9. The curve passes through the point (-1, -3), which means

$-3 = a(-1) + \dfrac b{-1} \implies a + b = 3$

Compute the derivative.

$y = ax + \dfrac bx \implies \dfrac{dy}{dx} = a - \dfrac b{x^2}$

At the given point, the gradient is -7 so that

$-7 = a - \dfrac b{(-1)^2} \implies a-b = -7$

Eliminating $b$ , we find

$(a+b) + (a-b) = 3+(-7) \implies 2a = -4 \implies \boxed{a=-2}$

Solve for $b$ .

$a+b=3 \implies b=3-a \implies \boxed{b = 5}$

10. Compute the derivative.

$y = \dfrac{x^3}3 - \dfrac{5x^2}2 + 6x - 1 \implies \dfrac{dy}{dx} = x^2 - 5x + 6$

Solve for $x$ when the gradient is 2.

$x^2 - 5x + 6 = 2$

$x^2 - 5x + 4 = 0$

$(x - 1) (x - 4) = 0$

$\implies x=1 \text{ or } x=4$

Evaluate $y$ at each of these.

$\boxed{x=1} \implies y = \dfrac{1^3}3 - \dfrac{5\cdot1^2}2 + 6\cdot1 - 1 = \boxed{y = \dfrac{17}6}$

$\boxed{x = 4} \implies y = \dfrac{4^3}3 - \dfrac{5\cdot4^2}2 + 6\cdot4 - 1 \implies \boxed{y = \dfrac{13}3}$

11. a. Solve for $x$ where both curves meet.

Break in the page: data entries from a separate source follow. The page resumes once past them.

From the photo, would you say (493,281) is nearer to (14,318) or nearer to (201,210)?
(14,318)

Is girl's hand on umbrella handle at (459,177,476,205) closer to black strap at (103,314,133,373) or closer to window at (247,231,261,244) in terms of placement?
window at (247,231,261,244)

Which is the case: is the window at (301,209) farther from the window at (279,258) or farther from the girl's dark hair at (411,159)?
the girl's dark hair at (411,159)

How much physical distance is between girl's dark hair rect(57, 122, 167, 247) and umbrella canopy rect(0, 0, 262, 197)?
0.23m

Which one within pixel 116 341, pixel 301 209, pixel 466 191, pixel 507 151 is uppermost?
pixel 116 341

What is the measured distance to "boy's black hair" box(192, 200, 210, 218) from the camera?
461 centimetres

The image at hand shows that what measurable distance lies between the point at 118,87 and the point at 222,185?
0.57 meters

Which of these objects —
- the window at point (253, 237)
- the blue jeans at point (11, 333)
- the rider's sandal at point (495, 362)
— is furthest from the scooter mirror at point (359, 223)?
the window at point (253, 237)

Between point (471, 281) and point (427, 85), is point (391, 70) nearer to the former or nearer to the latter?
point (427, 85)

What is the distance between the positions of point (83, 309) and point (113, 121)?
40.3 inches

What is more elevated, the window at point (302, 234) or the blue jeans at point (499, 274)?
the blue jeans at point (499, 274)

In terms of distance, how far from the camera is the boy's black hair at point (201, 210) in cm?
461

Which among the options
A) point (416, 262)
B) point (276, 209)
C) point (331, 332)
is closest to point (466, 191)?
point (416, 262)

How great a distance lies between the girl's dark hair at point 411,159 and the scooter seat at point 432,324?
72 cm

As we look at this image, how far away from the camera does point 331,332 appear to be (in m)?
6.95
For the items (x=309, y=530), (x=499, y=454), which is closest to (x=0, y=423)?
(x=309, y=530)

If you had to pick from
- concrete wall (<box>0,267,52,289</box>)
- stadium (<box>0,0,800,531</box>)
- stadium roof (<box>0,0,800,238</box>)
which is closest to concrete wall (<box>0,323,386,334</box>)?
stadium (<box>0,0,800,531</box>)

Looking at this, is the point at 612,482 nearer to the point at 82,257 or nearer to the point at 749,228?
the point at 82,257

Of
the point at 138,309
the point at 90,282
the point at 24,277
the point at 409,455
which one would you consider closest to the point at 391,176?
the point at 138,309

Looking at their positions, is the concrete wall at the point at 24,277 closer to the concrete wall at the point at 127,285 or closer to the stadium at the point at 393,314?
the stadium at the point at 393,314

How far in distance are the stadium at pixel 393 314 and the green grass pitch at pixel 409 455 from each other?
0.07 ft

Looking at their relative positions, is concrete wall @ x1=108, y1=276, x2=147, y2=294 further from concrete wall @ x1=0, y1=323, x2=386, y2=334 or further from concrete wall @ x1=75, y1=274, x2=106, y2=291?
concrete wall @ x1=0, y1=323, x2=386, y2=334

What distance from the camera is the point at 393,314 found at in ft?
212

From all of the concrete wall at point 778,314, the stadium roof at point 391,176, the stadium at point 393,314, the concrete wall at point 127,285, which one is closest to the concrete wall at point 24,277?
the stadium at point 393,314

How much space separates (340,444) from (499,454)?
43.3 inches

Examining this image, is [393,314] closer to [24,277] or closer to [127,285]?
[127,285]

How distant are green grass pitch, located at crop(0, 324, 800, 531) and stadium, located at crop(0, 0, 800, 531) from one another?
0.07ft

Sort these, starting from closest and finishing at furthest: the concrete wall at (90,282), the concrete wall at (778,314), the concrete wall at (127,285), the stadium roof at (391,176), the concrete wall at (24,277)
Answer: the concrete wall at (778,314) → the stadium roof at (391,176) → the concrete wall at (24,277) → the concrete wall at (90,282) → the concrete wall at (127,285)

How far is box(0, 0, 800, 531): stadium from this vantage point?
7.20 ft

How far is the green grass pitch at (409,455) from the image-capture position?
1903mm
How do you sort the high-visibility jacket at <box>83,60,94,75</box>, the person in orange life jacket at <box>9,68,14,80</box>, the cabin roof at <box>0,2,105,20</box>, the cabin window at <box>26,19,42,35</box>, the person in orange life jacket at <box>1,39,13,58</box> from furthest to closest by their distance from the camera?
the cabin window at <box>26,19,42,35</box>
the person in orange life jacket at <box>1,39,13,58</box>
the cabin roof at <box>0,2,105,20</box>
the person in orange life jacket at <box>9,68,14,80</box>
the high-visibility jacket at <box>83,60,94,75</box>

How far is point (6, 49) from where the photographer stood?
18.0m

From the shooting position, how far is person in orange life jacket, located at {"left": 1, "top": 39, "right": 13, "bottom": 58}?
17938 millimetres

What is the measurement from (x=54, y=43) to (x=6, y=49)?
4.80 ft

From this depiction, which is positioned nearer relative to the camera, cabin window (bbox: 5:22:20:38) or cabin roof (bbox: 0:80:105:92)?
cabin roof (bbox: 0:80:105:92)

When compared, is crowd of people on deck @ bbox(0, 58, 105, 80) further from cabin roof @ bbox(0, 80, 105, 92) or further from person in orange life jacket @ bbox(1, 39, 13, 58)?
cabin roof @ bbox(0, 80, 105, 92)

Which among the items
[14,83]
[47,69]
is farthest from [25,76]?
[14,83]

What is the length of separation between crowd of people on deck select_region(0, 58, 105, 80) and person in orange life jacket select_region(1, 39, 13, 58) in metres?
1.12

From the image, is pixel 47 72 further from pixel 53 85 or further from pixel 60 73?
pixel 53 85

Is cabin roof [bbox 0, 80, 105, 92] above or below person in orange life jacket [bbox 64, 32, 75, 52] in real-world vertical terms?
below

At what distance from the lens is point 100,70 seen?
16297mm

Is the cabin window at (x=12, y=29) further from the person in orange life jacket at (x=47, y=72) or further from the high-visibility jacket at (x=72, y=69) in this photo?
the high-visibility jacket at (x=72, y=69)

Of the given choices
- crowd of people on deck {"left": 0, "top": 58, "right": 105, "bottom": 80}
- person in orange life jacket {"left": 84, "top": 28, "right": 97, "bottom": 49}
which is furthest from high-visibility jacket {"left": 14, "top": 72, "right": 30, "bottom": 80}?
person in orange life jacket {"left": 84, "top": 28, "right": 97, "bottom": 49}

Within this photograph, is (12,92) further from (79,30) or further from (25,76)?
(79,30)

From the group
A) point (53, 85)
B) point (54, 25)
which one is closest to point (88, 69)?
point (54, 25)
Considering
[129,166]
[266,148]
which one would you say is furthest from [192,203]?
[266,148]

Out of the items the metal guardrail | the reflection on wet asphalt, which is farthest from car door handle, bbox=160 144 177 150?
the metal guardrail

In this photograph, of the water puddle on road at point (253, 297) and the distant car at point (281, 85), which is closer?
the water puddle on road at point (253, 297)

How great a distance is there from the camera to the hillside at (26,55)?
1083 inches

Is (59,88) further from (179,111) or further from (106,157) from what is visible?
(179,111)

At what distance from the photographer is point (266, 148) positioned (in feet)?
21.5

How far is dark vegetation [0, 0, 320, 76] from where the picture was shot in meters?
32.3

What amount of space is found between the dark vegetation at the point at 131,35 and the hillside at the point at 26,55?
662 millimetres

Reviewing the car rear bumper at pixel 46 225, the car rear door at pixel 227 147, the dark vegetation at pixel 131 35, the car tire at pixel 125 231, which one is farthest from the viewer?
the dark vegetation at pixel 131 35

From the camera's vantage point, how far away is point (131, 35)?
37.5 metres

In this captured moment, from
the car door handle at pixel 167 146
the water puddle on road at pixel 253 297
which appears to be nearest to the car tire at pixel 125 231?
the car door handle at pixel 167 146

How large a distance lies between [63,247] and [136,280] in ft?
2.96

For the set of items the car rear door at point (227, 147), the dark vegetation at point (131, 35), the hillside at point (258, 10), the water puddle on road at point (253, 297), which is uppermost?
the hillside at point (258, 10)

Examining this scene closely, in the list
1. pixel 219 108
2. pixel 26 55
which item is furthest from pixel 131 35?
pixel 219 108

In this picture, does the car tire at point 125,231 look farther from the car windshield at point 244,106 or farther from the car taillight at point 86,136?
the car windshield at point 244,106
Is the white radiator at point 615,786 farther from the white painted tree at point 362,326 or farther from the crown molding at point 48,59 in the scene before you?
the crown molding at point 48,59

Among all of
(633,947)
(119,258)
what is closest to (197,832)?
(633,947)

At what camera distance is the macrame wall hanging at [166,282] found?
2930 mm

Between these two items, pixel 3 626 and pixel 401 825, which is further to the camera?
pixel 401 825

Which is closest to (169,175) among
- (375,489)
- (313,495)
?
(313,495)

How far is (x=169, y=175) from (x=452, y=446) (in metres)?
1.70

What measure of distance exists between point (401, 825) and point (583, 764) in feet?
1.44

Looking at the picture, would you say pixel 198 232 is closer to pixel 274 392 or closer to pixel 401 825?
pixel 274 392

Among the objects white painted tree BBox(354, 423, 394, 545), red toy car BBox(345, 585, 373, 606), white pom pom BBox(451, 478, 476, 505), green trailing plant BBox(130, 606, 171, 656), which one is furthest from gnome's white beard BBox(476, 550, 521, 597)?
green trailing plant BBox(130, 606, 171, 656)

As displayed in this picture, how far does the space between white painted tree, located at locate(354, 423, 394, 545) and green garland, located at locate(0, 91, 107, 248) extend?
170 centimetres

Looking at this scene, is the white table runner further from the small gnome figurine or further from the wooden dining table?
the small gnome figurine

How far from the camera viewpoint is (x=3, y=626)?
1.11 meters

$\dfrac{x^3}3 - 2x^2 - 8x + 5 = x + 5$

$\dfrac{x^3}3 - 2x^2 - 9x = 0$

$\dfrac x3 (x^2 - 6x - 27) = 0$

$\dfrac x3 (x - 9) (x + 3) = 0$

$\implies x = 0 \text{ or }x = 9 \text{ or } x = -3$

Evaluate $y$ at each of these.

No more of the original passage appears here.